On dit souvent d'une œuvre de la seconde moitié du xviiie siècle qu'elle est d'autant plus progressiste que sa section centrale (développement), située en principe entre les accords semi-conclusifs de dominante (fin de l'exposition) et le retour de la tonique et du thème du début (commencement de la réexposition), est plus nette et plus vaste. Il est vrai que chez Haydn, Mozart et Beethoven, cette section manque rarement, et qu'en particulier chez Beethoven, ses dimensions peuvent être considérables. Il est vrai également qu'en général la tension y culmine, rendant ainsi nécessaire et désirable la résolution amorcée par le retour de la tonique. Cela dit, ni la grande étendue ni même l'existence d'un « développement » ne sont indispensables à la forme sonate. Aussi bien dans l'ouverture des Noces de Figaro de Mozart que dans le premier mouvement de la symphonie Oxford de Haydn, le retour de la tonique (réexposition) intervient alors que le morceau n'en est pas encore à sa moitié. C'est dû chez Mozart à l'absence de développement (après l'exposition, quelques mesures de transition conduisent directement à la réexposition) ; chez Haydn, aux dimensions exceptionnelles de la réexposition, en outre suivie d'une coda. On ne saurait dire pour autant que le morceau de Mozart, qui voulut sans doute préfigurer la rapidité d'action de la pièce de Beaumarchais dont était tiré son livret, est moins « avancé » que celui de Haydn : les deux le sont autant.

Données fournies

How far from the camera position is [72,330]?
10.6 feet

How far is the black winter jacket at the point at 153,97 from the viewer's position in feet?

Tâches et exercices
A. Énumérez les compositeurs cités dans le texte sur la forme sonate.
B. D'après le texte sur la forme sonate, qu'est-ce qui suit la réexposition dans le premier mouvement de la symphonie Oxford de Haydn ?
C. Reprenez le texte sur la forme sonate à la suite de sa dernière phrase.

Réponses dans l'ordre
A. Haydn, Mozart, Beethoven

B. Une coda.

C.
Chez Haydn, Mozart et Beethoven, exposition, développement, réexposition et coda ne sont en rien des compartiments étanches. Les définir par leur position dans un mouvement est commode, mais ne correspond qu'à une partie de la réalité. Ce sont les fonctions d'exposition, de développement et de réexposition qui importent, et, chez les trois maîtres classiques, on les trouve en général réparties, inégalement il est vrai, sur tout un mouvement ou presque. Haydn et Beethoven en particulier commencent souvent à « développer » leurs thèmes ou motifs dès l'exposition. L'arrivée d'un nouveau thème dans le développement, comme souvent chez Mozart, comme chez Haydn dans la symphonie les Adieux ou chez Beethoven dans l'Héroïque, provoque certes un dépaysement : a-t-elle aussi une fonction d'exposition ?
Dans l'Héroïque de Beethoven, la coda faisant suite à la réexposition n'est pas un ajout gratuit. Le résidu de tension qu'elle sert à résoudre provient de la nature du développement proprement dit, si vaste et si dramatique qu'il écrase quelque peu la réexposition, plus courte et incapable de l'équilibrer à elle seule : une coda se révèle donc indispensable. De même, sans le tribut au langage de l'époque que sont les quelque cinquante mesures martelant l'accord parfait d'ut majeur à la fin de la 5e symphonie de Beethoven, l'énorme tension accumulée au cours de cette œuvre gigantesque n'aurait pu être résolue.
L'articulation et la périodicité à tous les niveaux entraînèrent dans les œuvres classiques une grande diversité rythmique et un besoin accru de symétrie, d'équilibre. De ce besoin, les réexpositions de forme sonate sont une manifestation à grande échelle, mais celles de Haydn en particulier rappellent que symétrie et répétition textuelle ne sont pas synonymes. Ces réexpositions sont écartelées entre leur fonction de résolution et la nécessité de maintenir la musique en mouvement jusqu'au bout. Elles prennent ainsi en compte la temporalité de l'art musical en général et le dynamisme de celui de la fin du xviiie siècle en particulier. D'où, en leur sein, de nouvelles surprises. Les retours d'événements déjà vécus y sont non de simples redites, mais des réinterprétations.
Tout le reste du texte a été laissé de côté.